ON THE Cyber Safety Day Friday, Vivek High School, Sector 38, hosted a day-long seminar during which issues such as cyber bullying, online privacy, cyber safety and attacks on adolescents were discussed by the Consortium for Research in School and Pedagogy (CRISP), a organisation that trains teachers and spreads awareness about cyber ethics.
Parents were given tips on ways to monitor their children’s cyber activity and it was suggested that computer screens be placed such that they are particularly visible. They were also urged to communicate with their children regularly, allot time limits for Internet usage and use software programmes to block certain sites.
“We are living in a modern ,technologically advanced world where we need to act as responsible digital citizens. Cyber safety is a burning issue for parents because a child today is like a digital native and parents are digital immigrants. The only way to bridge the gap is communication,” said Udai Lauria, president of CRISP.
Lauria also explained that the guidelines for smaller children are different because students in the age group of Classes IV-VIII are dependent users who don’t consciously make mistakes. For them, the main purpose of the Internet is entertainment but as they grow, they become independent users where the focus shifts to engagement. They then consciously make mistakes or indulge in cyber crime without being aware of the consequences.

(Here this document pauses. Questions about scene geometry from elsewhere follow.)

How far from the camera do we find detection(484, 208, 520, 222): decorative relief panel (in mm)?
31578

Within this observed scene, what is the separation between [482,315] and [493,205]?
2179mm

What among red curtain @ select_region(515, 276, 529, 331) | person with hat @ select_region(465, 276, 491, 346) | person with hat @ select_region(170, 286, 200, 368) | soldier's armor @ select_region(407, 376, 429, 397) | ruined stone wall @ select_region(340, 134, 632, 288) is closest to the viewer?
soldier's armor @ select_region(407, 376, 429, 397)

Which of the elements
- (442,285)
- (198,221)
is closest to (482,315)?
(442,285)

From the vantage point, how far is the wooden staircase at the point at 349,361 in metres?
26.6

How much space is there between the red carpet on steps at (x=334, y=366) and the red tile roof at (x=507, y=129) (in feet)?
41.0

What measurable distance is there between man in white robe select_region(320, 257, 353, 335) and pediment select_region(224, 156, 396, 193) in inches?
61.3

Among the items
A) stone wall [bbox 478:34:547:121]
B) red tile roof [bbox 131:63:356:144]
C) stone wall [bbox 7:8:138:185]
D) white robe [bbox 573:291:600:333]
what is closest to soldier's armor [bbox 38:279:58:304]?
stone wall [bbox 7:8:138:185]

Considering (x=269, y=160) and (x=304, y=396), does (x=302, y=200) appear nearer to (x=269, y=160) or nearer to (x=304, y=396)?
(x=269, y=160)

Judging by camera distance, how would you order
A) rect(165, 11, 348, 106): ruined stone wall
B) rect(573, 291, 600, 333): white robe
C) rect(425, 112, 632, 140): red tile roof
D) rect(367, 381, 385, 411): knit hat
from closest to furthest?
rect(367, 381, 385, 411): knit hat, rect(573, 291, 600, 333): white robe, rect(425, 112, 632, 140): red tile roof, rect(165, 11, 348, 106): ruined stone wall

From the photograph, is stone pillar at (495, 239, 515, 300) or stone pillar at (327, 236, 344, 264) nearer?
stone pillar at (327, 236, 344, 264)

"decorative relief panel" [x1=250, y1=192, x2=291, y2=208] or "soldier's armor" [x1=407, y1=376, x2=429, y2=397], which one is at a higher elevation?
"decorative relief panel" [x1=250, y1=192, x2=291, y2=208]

While the students opened up with instances of cyber bullying by unidentified persons on social networking sites and abuses being hurled at them on various gaming forums, they were made aware of cyber laws against various crimes. They were also warned against fake lottery, job invitations or friend requests online, which were described as means to misuse private details.
“While the minimum age for joining Facebook is 13, children as young as 10 are using it. Parents must understand that a child’s needs for socialising today are the same as they had in their time, only that the tools are different today. These children will grow up to be in a completely digital world and for them to survive and be successful, they must be aware of the Internet and its threats but a balance between the real and virtual world needs to be maintained,” said Lauria.